» **Short task 1**
In the restaurant review, which restaurant did Noodle Shanghai replace?

» **Document excerpt**
__________
Noodle Shanghai (San Mateo)

Shanghai style restaurants were on the decline a few years ago, but they’re on the upswing and with more focused menus. Noodle Shanghai is one of several newer noodle and snack-based Shanghai style restaurants in San Mateo and in Fremont/Union City, and it replaces the underwhelming and pricier Pop Pot.

Noodle Shanghai is inexpensive— I got two cold appetizers and a soup for $21 including tax and tip. and had almost a meal’s worth of leftovers. The complementary peanuts with seaweed was good, cucumbers with garlic less so.

I started with the #4 Baked Bran which is one of the stronger versions of Four Happiness Gluten in the area. The gluten was the spongy type, hand torn to soak up the more savory been sweet black sauce. For $4.49, you get a generous amount of black mushrooms, and plenty of lily buds and slices of (I think) winter bamboo shoot for texture contrast. There’s a pleasant, raisiny flavor to everything.
__________
» **Records supplied**
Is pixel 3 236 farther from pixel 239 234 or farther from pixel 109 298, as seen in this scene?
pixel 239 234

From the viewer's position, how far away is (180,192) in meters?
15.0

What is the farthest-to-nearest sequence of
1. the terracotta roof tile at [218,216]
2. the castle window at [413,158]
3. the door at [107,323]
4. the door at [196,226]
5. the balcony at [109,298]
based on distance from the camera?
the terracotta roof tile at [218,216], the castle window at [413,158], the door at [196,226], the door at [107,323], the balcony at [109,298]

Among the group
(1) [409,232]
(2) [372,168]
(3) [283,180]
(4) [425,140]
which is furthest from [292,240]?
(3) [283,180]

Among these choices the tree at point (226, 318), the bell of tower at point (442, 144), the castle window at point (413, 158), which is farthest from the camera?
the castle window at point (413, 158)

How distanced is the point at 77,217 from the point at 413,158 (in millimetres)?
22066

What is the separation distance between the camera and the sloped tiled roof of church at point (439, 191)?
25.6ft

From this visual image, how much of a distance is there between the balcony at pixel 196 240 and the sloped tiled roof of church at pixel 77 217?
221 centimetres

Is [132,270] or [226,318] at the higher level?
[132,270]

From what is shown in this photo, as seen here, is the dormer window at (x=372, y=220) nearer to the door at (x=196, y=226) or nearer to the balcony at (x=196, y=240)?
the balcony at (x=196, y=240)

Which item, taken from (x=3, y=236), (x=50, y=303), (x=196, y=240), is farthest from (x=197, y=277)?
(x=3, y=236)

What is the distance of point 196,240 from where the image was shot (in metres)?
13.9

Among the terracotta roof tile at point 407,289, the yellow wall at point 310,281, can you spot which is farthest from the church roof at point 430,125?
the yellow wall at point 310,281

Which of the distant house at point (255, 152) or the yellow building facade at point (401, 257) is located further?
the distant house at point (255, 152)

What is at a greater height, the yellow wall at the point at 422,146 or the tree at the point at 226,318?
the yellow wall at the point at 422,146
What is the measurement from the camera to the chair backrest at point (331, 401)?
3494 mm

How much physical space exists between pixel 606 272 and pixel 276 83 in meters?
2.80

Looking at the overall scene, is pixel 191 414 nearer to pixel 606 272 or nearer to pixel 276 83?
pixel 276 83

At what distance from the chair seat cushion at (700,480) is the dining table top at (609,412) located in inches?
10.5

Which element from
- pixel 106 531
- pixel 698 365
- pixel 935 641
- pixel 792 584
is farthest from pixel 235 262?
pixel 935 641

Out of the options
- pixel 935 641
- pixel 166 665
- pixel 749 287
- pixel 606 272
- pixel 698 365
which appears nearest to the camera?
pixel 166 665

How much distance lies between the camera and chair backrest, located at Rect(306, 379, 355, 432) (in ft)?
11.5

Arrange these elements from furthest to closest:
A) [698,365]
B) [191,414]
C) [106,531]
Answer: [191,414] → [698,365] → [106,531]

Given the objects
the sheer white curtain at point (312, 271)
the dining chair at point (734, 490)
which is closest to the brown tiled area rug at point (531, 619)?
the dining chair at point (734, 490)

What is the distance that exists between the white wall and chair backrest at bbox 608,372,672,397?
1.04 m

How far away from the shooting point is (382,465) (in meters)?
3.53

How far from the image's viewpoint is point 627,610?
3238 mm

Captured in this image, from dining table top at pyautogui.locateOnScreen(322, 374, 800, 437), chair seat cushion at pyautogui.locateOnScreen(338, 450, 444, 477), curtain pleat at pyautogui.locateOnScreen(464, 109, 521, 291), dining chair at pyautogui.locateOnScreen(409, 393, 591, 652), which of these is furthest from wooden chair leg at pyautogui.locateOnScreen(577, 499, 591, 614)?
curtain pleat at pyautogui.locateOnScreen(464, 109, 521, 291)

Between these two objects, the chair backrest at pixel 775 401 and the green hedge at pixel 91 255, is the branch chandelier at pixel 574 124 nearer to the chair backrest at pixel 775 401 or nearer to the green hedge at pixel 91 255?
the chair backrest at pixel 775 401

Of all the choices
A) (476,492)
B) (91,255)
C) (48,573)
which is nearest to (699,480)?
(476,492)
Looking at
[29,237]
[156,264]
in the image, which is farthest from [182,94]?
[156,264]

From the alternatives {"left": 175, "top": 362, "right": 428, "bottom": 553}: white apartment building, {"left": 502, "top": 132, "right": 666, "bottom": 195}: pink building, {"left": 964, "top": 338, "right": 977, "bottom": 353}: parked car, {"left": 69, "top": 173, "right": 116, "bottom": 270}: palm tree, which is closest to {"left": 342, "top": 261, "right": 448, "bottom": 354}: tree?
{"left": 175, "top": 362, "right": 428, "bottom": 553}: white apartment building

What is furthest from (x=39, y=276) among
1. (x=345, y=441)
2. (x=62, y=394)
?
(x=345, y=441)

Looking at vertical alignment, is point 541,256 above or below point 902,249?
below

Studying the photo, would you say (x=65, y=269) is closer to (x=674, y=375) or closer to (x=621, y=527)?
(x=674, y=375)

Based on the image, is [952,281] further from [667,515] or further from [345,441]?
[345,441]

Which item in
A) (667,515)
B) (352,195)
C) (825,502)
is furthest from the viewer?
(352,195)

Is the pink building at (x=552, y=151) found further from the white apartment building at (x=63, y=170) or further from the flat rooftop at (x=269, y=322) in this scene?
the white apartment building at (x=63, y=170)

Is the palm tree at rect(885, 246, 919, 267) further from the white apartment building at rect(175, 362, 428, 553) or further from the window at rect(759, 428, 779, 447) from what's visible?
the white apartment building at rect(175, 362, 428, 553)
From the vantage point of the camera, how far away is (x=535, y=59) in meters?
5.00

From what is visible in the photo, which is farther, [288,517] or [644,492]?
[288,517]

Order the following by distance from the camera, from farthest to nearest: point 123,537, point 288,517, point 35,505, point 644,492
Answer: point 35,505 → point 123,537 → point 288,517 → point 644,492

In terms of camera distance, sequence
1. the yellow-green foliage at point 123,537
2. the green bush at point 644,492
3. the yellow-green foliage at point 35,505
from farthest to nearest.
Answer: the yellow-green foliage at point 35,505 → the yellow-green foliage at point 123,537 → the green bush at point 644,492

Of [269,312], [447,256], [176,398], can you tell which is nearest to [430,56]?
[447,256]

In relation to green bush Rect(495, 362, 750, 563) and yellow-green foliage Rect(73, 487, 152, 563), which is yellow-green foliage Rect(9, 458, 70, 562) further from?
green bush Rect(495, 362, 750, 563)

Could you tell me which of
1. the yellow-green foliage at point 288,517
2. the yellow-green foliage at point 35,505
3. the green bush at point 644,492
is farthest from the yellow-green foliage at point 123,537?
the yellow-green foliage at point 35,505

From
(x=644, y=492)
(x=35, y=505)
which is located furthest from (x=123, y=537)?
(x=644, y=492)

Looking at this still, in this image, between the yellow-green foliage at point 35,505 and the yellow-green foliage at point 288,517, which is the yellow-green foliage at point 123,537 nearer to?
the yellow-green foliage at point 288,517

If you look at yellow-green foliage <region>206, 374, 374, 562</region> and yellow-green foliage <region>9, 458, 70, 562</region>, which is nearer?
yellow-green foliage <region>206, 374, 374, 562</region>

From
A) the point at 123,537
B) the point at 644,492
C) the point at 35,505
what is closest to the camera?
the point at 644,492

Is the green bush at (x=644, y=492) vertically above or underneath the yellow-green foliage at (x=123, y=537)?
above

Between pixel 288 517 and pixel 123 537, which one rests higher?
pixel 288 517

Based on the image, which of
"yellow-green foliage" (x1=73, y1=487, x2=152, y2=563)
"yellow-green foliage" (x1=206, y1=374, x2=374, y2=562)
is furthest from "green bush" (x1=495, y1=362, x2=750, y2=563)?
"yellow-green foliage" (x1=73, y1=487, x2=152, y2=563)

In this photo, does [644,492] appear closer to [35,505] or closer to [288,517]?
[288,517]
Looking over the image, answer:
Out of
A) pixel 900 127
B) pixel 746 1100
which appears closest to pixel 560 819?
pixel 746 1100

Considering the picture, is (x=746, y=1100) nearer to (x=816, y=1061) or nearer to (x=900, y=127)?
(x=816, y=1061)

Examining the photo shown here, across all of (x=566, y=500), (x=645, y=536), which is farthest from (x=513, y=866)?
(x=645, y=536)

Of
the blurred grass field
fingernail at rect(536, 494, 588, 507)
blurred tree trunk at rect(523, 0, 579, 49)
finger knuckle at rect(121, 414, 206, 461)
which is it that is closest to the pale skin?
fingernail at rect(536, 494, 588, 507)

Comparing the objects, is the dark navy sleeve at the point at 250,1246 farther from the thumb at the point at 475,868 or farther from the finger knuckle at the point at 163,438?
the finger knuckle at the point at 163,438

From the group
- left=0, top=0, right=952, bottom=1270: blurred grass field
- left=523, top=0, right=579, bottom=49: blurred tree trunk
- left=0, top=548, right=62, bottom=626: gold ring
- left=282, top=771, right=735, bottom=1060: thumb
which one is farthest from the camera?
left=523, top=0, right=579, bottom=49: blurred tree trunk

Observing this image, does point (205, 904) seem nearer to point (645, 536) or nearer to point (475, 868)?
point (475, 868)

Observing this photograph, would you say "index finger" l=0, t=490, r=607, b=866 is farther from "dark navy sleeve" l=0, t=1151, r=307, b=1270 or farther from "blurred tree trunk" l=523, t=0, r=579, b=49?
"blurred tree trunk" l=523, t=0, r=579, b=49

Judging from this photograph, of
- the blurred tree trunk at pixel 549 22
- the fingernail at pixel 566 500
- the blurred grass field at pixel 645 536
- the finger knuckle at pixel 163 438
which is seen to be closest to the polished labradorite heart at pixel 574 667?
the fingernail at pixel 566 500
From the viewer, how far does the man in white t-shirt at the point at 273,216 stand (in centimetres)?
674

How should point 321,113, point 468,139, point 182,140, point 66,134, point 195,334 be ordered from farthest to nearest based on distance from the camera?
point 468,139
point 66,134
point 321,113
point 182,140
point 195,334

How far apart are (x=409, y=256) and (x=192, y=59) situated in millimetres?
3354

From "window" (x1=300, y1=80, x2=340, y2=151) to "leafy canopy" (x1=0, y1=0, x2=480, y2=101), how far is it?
__________
» **Short task 2**
Gather every line of the records that contains the string "sequence".

» **Exercise response 1**
Pop Pot

» **Exercise response 2**
What is the farthest-to-nearest sequence of
In terms of camera distance, sequence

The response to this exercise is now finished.